Article by the City of Fort Worth

One of Fort Worth’s signature public art spaces is the centerpiece of the Isamu Noguchi Digital Exhibit, available starting May 1 from the Fort Worth Public Library. The virtual experience coincides with Asian-American and Pacific Islander Heritage Month by celebrating the rich history behind Isamu Noguchi’s “Texas Sculpture.”

Noguchi, a world-renowned Japanese American artist and landscape architect, designed and installed a Zen garden outside the First National Bank of Fort Worth in 1960-61. Part of the garden, which featured large Japanese granite pieces and green schist-quartz rocks, remains at 500 W. 7th Street.

Noguchi’s had other pieces in the area, including “Constellation” on the Kimbell Art Museum’s south lawn. “Texas Sculpture” remains unique for tying Japanese culture with the American southwest, and for some mysterious changes to its makeup nearly a half-century ago.

“Public art not only beautifies a location, but it can also connect people to their surroundings,” said Jennifer Brancato, Senior Librarian – Archivist. “I hope learning more about why and how this piece of art came to be will help people understand the rich history their city holds.
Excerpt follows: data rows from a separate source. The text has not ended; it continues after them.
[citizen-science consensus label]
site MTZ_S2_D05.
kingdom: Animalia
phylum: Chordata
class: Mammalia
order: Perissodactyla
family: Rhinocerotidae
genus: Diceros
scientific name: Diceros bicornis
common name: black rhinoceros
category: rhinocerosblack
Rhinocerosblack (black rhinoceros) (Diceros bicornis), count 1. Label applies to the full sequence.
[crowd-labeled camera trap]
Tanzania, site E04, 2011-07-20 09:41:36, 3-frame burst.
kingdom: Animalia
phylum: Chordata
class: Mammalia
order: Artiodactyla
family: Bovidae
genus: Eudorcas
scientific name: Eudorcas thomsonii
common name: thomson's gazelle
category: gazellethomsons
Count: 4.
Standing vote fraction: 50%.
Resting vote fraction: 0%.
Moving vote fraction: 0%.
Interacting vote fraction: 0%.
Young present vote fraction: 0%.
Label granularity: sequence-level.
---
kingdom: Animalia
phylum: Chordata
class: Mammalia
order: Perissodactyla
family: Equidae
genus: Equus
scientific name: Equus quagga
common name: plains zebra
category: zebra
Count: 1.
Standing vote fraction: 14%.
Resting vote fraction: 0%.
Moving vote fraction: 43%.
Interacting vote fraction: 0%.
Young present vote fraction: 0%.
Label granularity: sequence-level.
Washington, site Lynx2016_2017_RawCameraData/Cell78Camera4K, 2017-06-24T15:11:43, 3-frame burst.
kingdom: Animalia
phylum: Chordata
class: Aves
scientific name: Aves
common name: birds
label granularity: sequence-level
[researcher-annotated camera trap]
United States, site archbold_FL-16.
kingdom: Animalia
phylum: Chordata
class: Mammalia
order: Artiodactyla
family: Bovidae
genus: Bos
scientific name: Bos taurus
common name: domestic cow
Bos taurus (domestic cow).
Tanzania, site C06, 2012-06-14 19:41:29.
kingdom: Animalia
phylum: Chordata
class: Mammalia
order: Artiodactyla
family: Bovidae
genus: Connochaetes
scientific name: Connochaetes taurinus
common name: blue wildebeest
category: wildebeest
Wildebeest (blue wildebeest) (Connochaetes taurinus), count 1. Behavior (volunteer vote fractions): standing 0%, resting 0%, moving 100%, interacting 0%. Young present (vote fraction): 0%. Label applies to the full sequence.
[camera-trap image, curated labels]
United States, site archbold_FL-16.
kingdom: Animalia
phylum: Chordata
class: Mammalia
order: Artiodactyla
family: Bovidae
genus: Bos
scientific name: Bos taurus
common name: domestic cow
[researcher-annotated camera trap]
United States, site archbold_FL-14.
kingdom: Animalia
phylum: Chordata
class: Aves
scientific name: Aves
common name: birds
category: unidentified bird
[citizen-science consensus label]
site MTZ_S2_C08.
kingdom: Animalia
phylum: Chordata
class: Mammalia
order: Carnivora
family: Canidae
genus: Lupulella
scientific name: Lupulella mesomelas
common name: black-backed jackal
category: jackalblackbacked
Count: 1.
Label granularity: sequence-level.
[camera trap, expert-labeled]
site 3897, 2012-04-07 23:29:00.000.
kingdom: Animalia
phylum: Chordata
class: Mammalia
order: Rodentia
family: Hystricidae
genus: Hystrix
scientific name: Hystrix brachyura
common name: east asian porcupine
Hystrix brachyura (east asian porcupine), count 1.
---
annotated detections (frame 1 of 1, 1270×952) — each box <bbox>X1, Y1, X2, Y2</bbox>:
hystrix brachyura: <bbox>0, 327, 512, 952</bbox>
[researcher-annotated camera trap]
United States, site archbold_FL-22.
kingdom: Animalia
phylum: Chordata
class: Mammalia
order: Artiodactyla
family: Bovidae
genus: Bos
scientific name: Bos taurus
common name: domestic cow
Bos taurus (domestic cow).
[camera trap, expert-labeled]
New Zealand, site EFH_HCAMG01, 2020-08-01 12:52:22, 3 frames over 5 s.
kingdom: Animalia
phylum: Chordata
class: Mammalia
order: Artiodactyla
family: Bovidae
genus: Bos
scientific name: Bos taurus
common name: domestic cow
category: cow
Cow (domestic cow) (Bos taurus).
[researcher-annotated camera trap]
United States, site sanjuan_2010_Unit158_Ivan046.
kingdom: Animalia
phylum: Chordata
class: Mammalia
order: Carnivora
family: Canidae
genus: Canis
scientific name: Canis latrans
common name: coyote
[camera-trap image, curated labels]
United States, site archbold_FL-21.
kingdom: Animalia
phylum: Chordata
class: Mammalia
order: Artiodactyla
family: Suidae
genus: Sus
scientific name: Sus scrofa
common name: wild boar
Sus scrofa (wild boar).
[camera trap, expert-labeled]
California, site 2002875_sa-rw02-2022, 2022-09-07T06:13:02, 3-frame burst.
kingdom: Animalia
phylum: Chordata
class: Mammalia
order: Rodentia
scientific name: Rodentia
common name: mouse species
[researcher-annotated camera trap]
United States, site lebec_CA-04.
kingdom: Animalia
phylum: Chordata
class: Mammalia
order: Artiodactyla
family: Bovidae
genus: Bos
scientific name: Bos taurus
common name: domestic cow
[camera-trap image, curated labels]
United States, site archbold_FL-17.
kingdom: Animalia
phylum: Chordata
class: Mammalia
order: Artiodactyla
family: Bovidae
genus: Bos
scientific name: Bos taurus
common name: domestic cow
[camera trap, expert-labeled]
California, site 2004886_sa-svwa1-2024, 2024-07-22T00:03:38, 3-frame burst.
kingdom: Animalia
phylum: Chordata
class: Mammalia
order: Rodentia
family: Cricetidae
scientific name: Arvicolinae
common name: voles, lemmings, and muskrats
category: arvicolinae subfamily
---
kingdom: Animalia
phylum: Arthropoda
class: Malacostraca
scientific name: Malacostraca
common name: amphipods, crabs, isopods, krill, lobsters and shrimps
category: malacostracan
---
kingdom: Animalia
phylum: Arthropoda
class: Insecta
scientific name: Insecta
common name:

“People will recognize the elements of the sculpture that remain, but many will be surprised to see the sculpture in its original form. There is a bit of mystery surrounding the sculpture, as the green rocks were removed during the 1970s and disappeared.”

While those rocks have yet to be discovered, the virtual exhibit is a step back in 1961 by focusing on the creation of Noguchi’s art through photographs, documents and video. Being online allows more people greater access to experience the history of the sculpture.

The Library is committed to honoring different cultures in a safe space and celebrating the arts in all its forms. The Noguchi Exhibit speaks to anyone interest in art, local history and landscape architecture, as well as the vast contributions of Asian-Americans and Pacific Islanders.

“The City of Fort Worth has a strong AAPI community that is underrepresented in our city’s story, history and archives,” Brancato said. “The staff of the Genealogy, Local History, and Archives unit at the FWPL strives to collect, preserve and make accessible the whole history of our city.”